Explainer-Why does Switzerland's rebuff of European climate ruling matter?

FILE PHOTO: European rights court issues verdicts on three landmark climate cases

By Emma Farge and Gloria Dickie

BERN (Reuters) - Switzerland's lower house parliament has voted to reject a landmark court ruling ordering the country to do more to combat global warming, in a move that could encourage others to resist the influence of international courts.

WHAT HAPPENS NEXT?

The Strasbourg-based court in April found in favour of more than 2,000 Swiss women - known as KlimaSeniorinnen - who said their country's inaction in the face of rising temperatures puts them at risk of dying in heatwaves.

Switzerland must tell the Council of Europe, to which the court belongs, by October how it will implement the decision.

No member state has ever refused to implement a judgment, said Council of Europe spokesperson Andrew Cutting, although he stressed the case was at a very early stage of implementation.

Switzerland's governing Federal Council is free to break with parliament and comply with the judgment. However, the environment minister, one of its seven members, has also appeared to question the impact of the ruling.

HOW COULD SWITZERLAND COMPLY WITH THE COURT?

Switzerland is legally obliged to implement the ruling under the terms of the European Convention on Human Rights it ratified in 1974.

However, it is not unusual for countries to drag their feet.

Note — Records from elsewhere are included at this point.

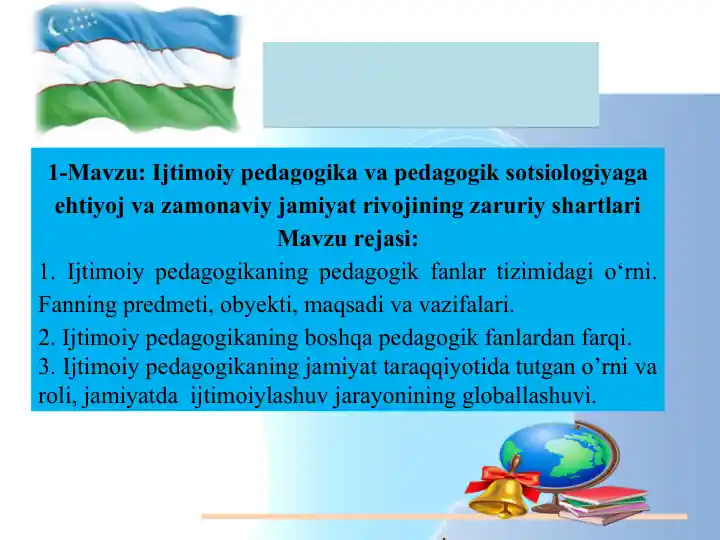 1-Mavzu: Ijtimoiy pedagogika va pedagogik sotsiologiyaga ehtiyoj va zamonaviy jamiyat rivojining zaruriy shartlari

Mavzu rejasi:

1. Ijtimoiy pedagogikaning pedagogik fanlar tizimidagi o‘rni. Fanning predmeti, obyekti, maqsadi va vazifalari.

2. Ijtimoiy pedagogikaning boshqa pedagogik fanlardan farqi.

3. Ijtimoiy pedagogikaning jamiyat taraqqiyotida tutgan o’rni va roli, jamiyatda ijtimoiylashuv jarayonining globallashuvi.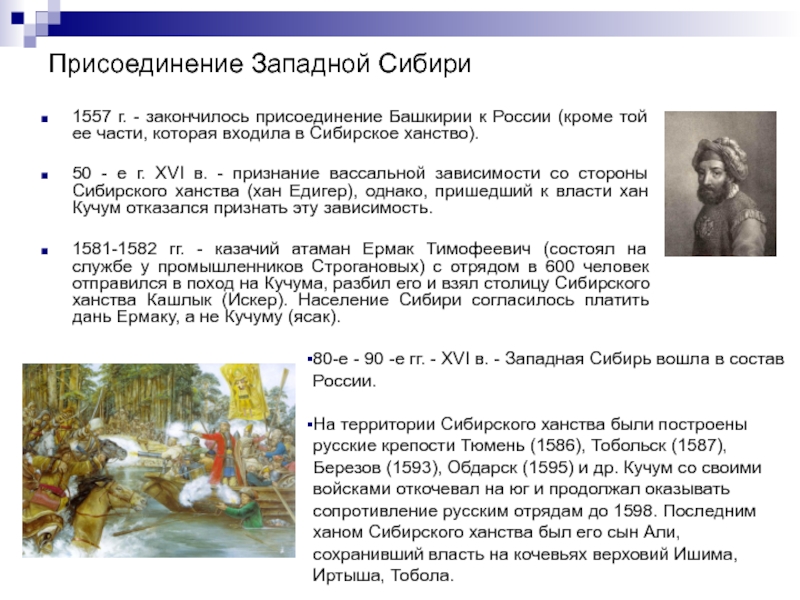 Присоединение Западной Сибири

1557 г. - закончилось присоединение Башкирии к России (кроме той ее части, которая входила в Сибирское ханство).

50 - е г. XVI в. - признание вассальной зависимости со стороны Сибирского ханства (хан Едигер), однако, пришедший к власти хан Кучум отказался признать эту зависимость.

1581-1582 гг. - казачий атаман Ермак Тимофеевич (состоял на службе у промышленников Строгановых) с отрядом в 600 человек отправился в поход на Кучума, разбил его и взял столицу Сибирского ханства Кашлык (Искер). Население Сибири согласилось платить дань Ермаку, а не Кучуму (ясак).

80-е - 90 -е гг. - XVI в. - Западная Сибирь вошла в состав России.

На территории Сибирского ханства были построены русские крепости Тюмень (1586), Тобольск (1587), Березов (1593), Обдарск (1595) и др. Кучум со своими войсками откочевал на юг и продолжал оказывать сопротивление русским отрядам до 1598. Последним ханом Сибирского ханства был его сын Али, сохранивший власть на кочевьях верховий Ишима, Иртыша, Тобола.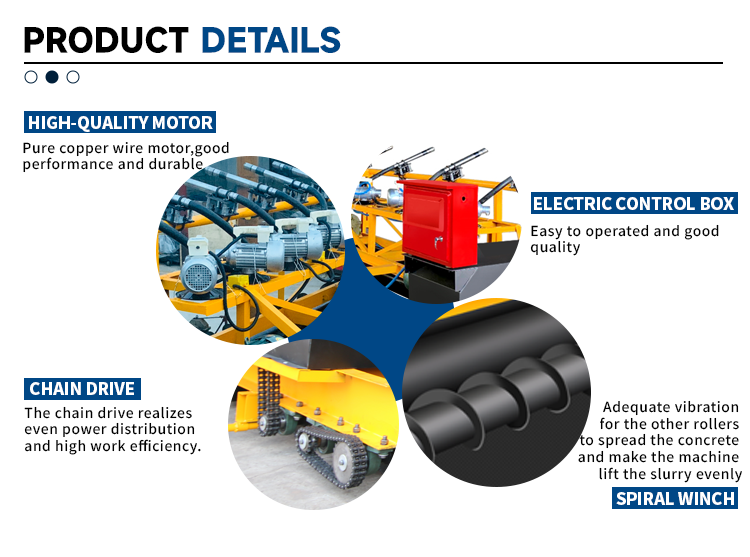 PRODUCT DETAILS

HIGH-QUALITY MOTOR
Pure copper wire motor,good performance and durable

ELECTRIC CONTROL BOX
Easy to operated and good quality

CHAIN DRIVE
The chain drive realizes even power distribution and high work efficiency.

Adequate vibration for the other rollers to spread the concrete and make the machine lift the slurry evenly
SPIRAL WINCH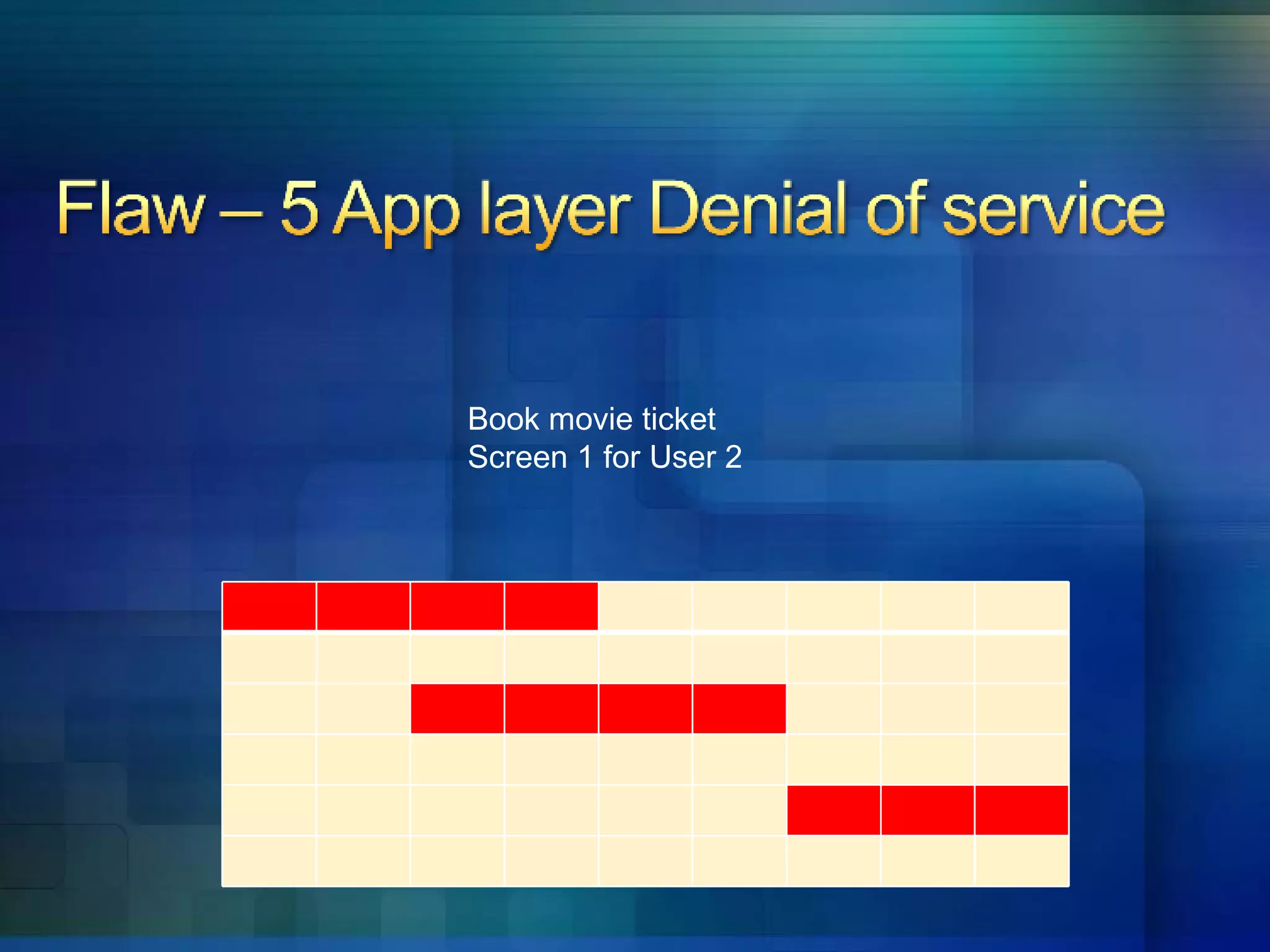 Flaw – 5 App layer Denial of service

Book movie ticket
Screen 1 for User 2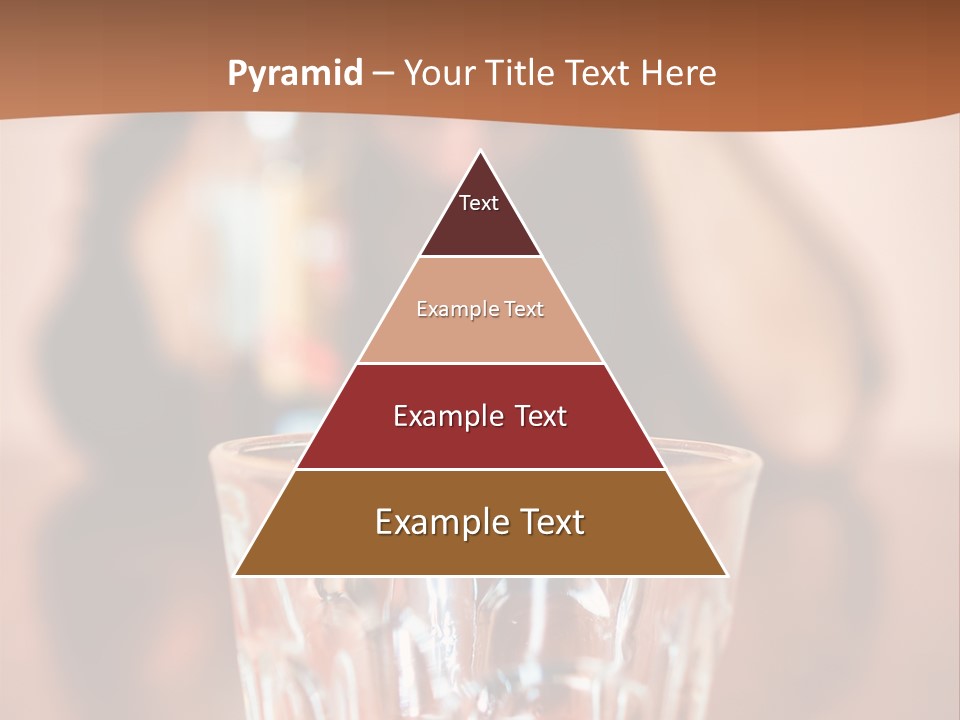 Pyramid – Your Title Text Here

Text

Example Text

Example Text

Example Text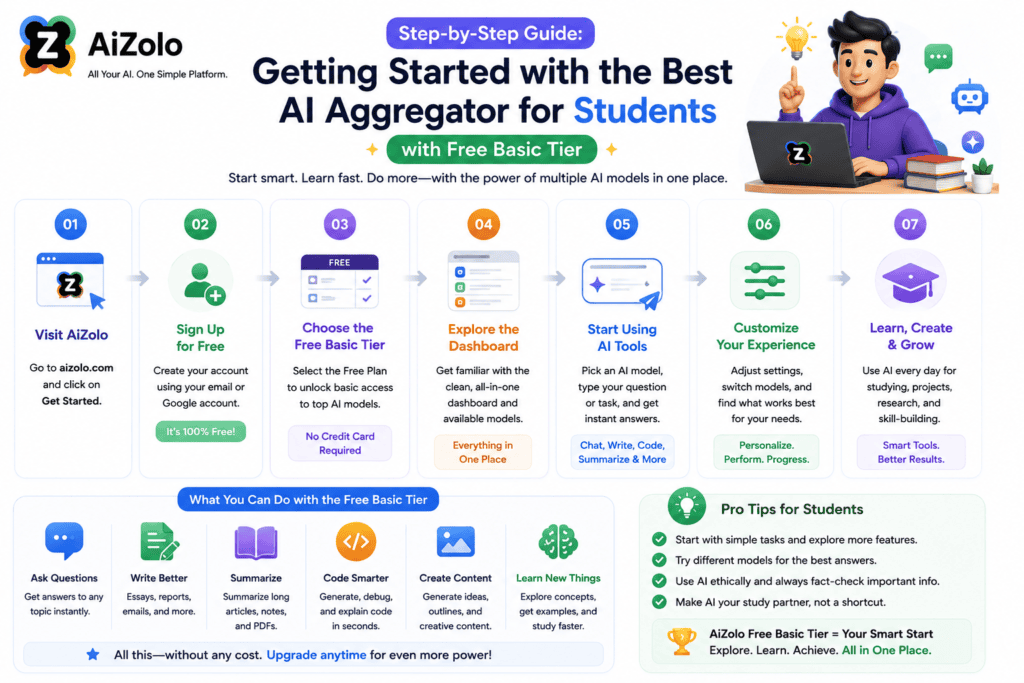 AiZolo
All Your AI. One Simple Platform.

Step-by-Step Guide:
Getting Started with the Best AI Aggregator for Students
with Free Basic Tier

Start smart. Learn fast. Do more—with the power of multiple AI models in one place.

01
Visit AiZolo
Go to aizolo.com and click on Get Started.

02
Sign Up for Free
Create your account using your email or Google account.
It's 100% Free!

03
FREE
Choose the Free Basic Tier
Select the Free Plan to unlock basic access to top AI models.
No Credit Card Required

04
Explore the Dashboard
Get familiar with the clean, all-in-one dashboard and available models.
Everything in One Place

05
Start Using AI Tools
Pick an AI model, type your question or task, and get instant answers.
Chat, Write, Code, Summarize & More

06
Customize Your Experience
Adjust settings, switch models, and find what works best for your needs.
Personalize. Perform. Progress.

07
Learn, Create & Grow
Use AI every day for studying, projects, research, and skill-building.
Smart Tools. Better Results.

What You Can Do with the Free Basic Tier

Ask Questions
Get answers to any topic instantly.

Write Better
Essays, reports, emails, and more.

Summarize
Summarize long articles, notes, and PDFs.

Code Smarter
Generate, debug, and explain code in seconds.

Create Content
Generate ideas, outlines, and creative content.

Learn New Things
Explore concepts, get examples, and study faster.

All this—without any cost. Upgrade anytime for even more power!

Pro Tips for Students
Start with simple tasks and explore more features.
Try different models for the best answers.
Use AI ethically and always fact-check important info.
Make AI your study partner, not a shortcut.

AiZolo Free Basic Tier = Your Smart Start
Explore. Learn. Achieve. All in One Place.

According to the European Implementation Network, nearly half of all leading judgments handed down by the court in the last decade are still pending full implementation, taking on average over six years.

Views differ on what measures Switzerland would need to take to comply with the ruling.

Helen Keller, a Swiss former judge at the European Court of Human Rights, said the Strasbourg court was asking less than national courts had required in previous climate cases, such as a case against the Netherlands in 2019.

Dennis van Berkel, legal counsel for the environmental group Urgenda Foundation which brought the Dutch case, said it would require policy revisions since Switzerland is taking up a share of the remaining global carbon budget that is twice the size of its population.

Since the court is not prescriptive in the steps required, that could be done through national or international measures to help other countries reduce their carbon emissions, he said.

CAN THE KLIMASENIORINNEN TAKE ACTION?

A committee of the Council meets four times a year to monitor compliance with ECHR rulings.

The applicants in the original case, KlimaSeniorinnen composed of over 2,500 women over 64, can complain to the Council of Europe committee if they feel that Switzerland is non-compliant.

A lawyer for the women's group Raphael Mahaim told Reuters it was considering doing that, possibly even before the October deadline given parliament's actions.

COULD SWISS LEAVE EUROPEAN CONVENTION ON HUMAN RIGHTS?

In exceptional cases, the committee can refer cases back to the court. This has happened twice in the court's 65-year history.

Expulsion from the Council of Europe is a possibility. Russia was expelled in March 2022 after its full-scale invasion of Ukraine.

Countries can also leave the convention which the Strasbourg court oversees if they no longer want to comply as some British government members have hinted at - although not acted upon.

Greece temporarily withdrew during the rule of a military junta during the 1960s-1970s.

However, legal experts said it remained unlikely the Swiss case would trigger an exodus and that it was more likely that Switzerland would come under pressure to accept the ruling.

Climate litigation expert Joana Setzer at the London School of Economics said the monitoring system encouraged compliance and that there would be "significant political and social repercussions" for countries leaving it.

Switzerland's former president, Alain Berset, is running to become the next secretary general of the Council of Europe and elections are due later this month.

COULD OTHER COUNTRIES FOLLOW SUIT?

Isabela Keuschnigg, legal researcher with the London School of Economics, said that if the Swiss refused to implement the ruling, it could "set a concerning precedent, undermining the role of legal oversight in democratic governance".

It would also be evidence of political pushback against international climate action, especially after the broad far-right gains in this month's European parliament election.